I know several vascular surgeons who do veins only + botox/other 'beauty' stuff.

Up to about 6 months ago, I was considering doing essentially dialysis access only. Then again, my concept of dialysis access is probably not what you are talking about. We do 50+ dialysis cases a week where I am training. Also, last week I did an Ax-Atrial graft and a Surfacer TDC (and no, that wasn't an oddball week or anything for us) Hardly boring when there is a non-zero risk of putting a big hole in someone's right heart...
 
Have you all ever had a patient code or die in the OR during a vascular surgery case?
 
Have you all ever had a patient code or die in the OR during a vascular surgery case?

Don't want to steal too much thunder from @Jolie South but, it is pretty hard to not have this happen to you. In the last two months I can remember 3 patients coding on the table. The median ASA class for patients that I have operated on in the last year is 4. It is a part of the job.
 
Thank you both for your time in answering these questions.

What percentage of your patients are true vasculopaths? By this I mean they’ve been through numerous vascular interventions and they keep coming back due to lifestyle or non compliance?

Conversely what percentage of your patients are “normal” people that happened to have developed the issue you will be correcting.

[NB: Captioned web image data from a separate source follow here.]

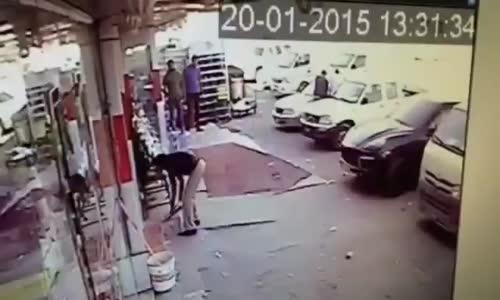 قطري بسيارته البورش .. يصطدم بـ محل ويدهس البائع
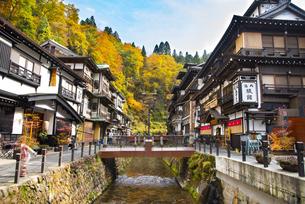 秋の銀山温泉の写真素材 [FYI04742256]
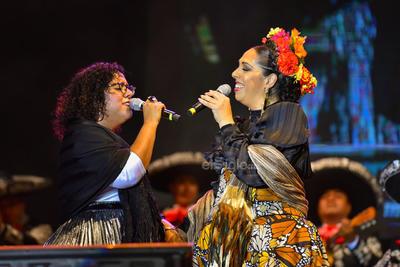 Luego Marisoul unió su voz a la de Orozco para sacar del pecho la melodía Piensa en mí, esto ante las almas de los bohemios que sentados en sillas y en el pavimento de la explanada disfrutaron de cada segundo de su actuación.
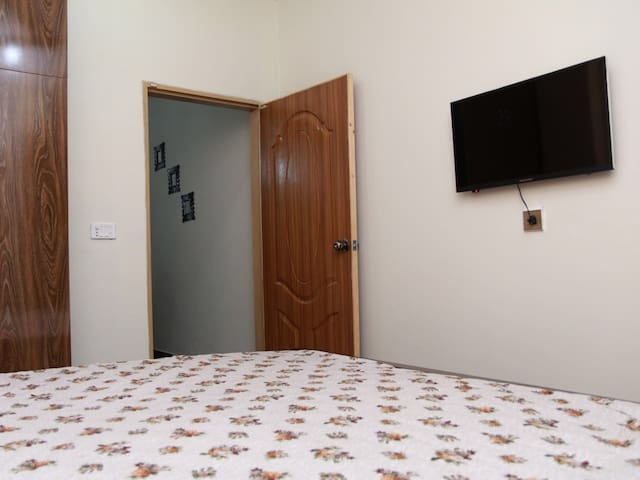 One Bed Apt Johar Town - Lahore - Apartament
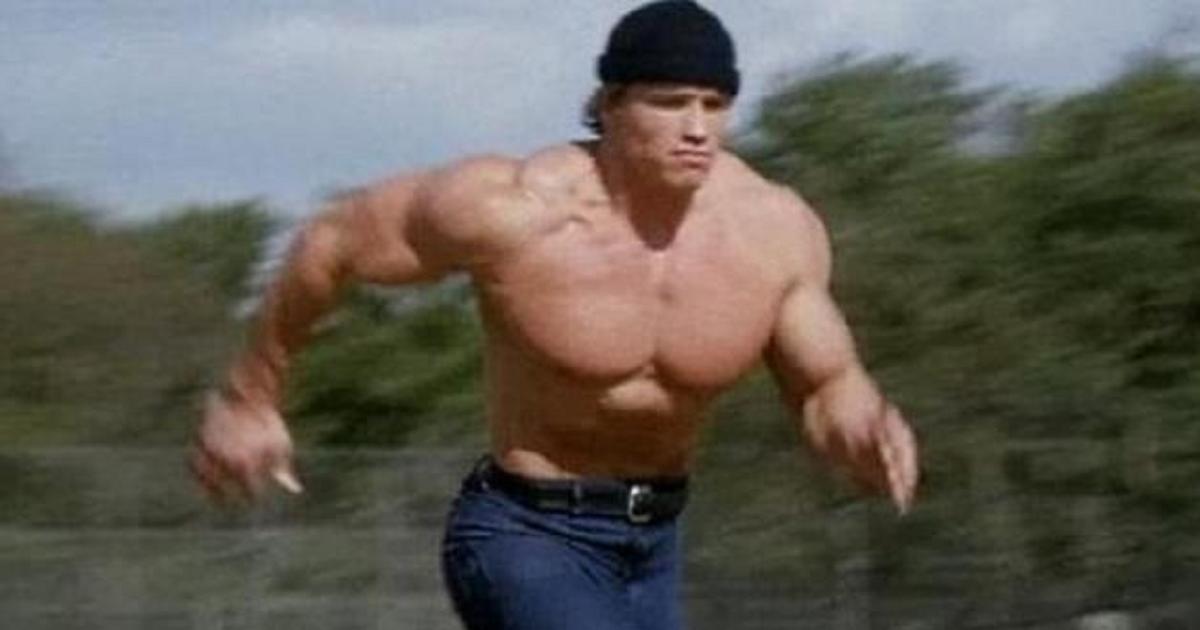 Фото Мем с бегущим Шварценеггером в шапке. Откуда он взялся и что означает?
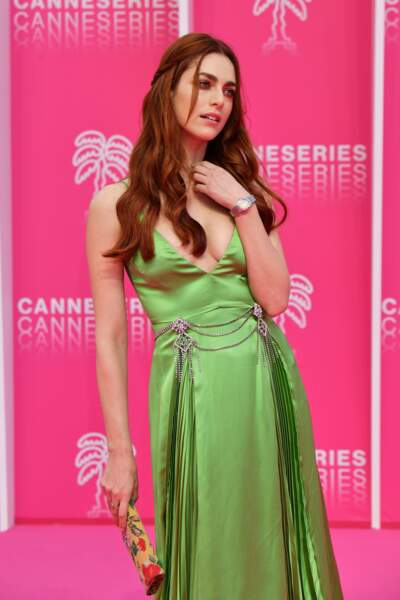 Miriam Leone, membre du jury, sublime en robe satin amande Gucci
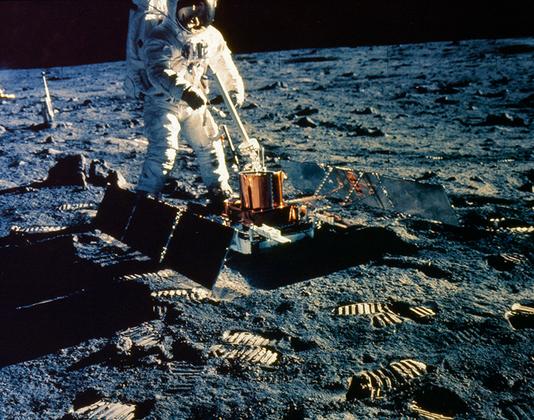Олдрин размещает на поверхности Луны оборудование пакета пассивных сейсмических экспериментов PSEP (Passive Seismic Experiments Package).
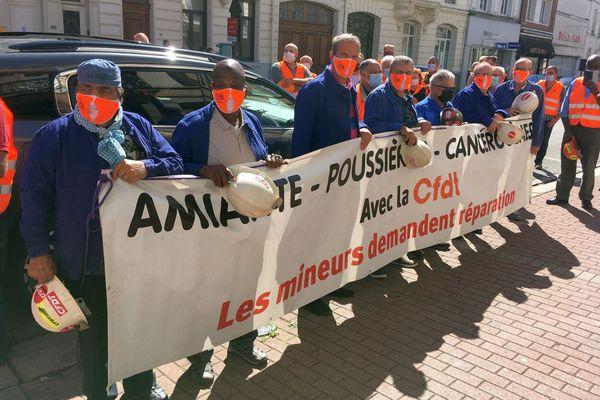 Les mineurs de Lorraine lors de l'audience à Douai en septembre 2020.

Such as AAA, Carotid stenosis (?), dialysis access, etc?

How do you guys deal with the thought that some work may seem futile due to the recurrent nature of this disease and the non compliance of some patients? Are there a sizable population of compliant and patients with great outcomes that helps you deal with this?
 
Also, what's your favorite procedure? I'd guess CEA but that's only based on youtube videos lol.
 
Are you afraid of encroachment from various specialties into VS? Seems like NSGY is doing CEAs (Neusu said he's doing them in 45 mins) and Interventional Cardiology will continue to try to stent everything. I think they have successfully entered the PAD stenting market and would've been more successful with carotid stents if the data with it wasn't so bad. Stents and this data may improve, they may not. And then there's the encroachment from IR onto almost every endovascular procedure you guys do including TEVAR. The advantage here may be that Vascular Surgery, in my opinion, is the MOST qualified to do all of the above. However, history has shown us that this is not always who wins turf wars. To me, a giant advantage of doing GS->VS is the flexibility you were talking about in being able to supplement your practice with GS procedures if VS starts losing turf battles.

Also, how do you deal with the population of vascular surgery patients? I heard they can be very tough in terms of self inflicted disease via smoking, etc. and also their continued non compliance even after you help them. Do you think this is overblown and if not how do you come to terms with this?

IR isn't encroaching on vascular's turf. It's the other way around. Radiologists invented endovascular procedures.
 
IR isn't encroaching on vascular's turf. It's the other way around. Radiologists invented endovascular procedures.

Does inventing the procedure make it that specialty's turf if they're not able to manage the perioperative complications? IR also invented PCI but I think we all agree that we'd rather have a Cardiologist with wire skills do these procedures than a physician with maybe even better radiography and wire skills but who is lacking Cardiology knowledge.
 
Does inventing the procedure make it that specialty's turf if they're not able to manage the perioperative complications? IR also invented PCI but I think we all agree that we'd rather have a Cardiologist with wire skills do these procedures than a physician with maybe even better radiography and wire skills but who is lacking Cardiology knowledge.

I merely said that IR isn’t encroaching on VS’s turf. Not sure what your musing is all about.

In my opinion, In a perfect world, the patient is best served by a “technique” based system where angiographers do angiography all day and surgeons do surgery all day, while clinicians take care of the peri procedural stuff.

Whereas in the US, you have each organ based provider do far less procedure but integrate their clinical experience with it. Instead of having one angiographer doing all the angios, everyone from nephrologists to cardiologist are doing angios.

I am not going to debate the pro and con of each approach of each approach as this isn’t my thread.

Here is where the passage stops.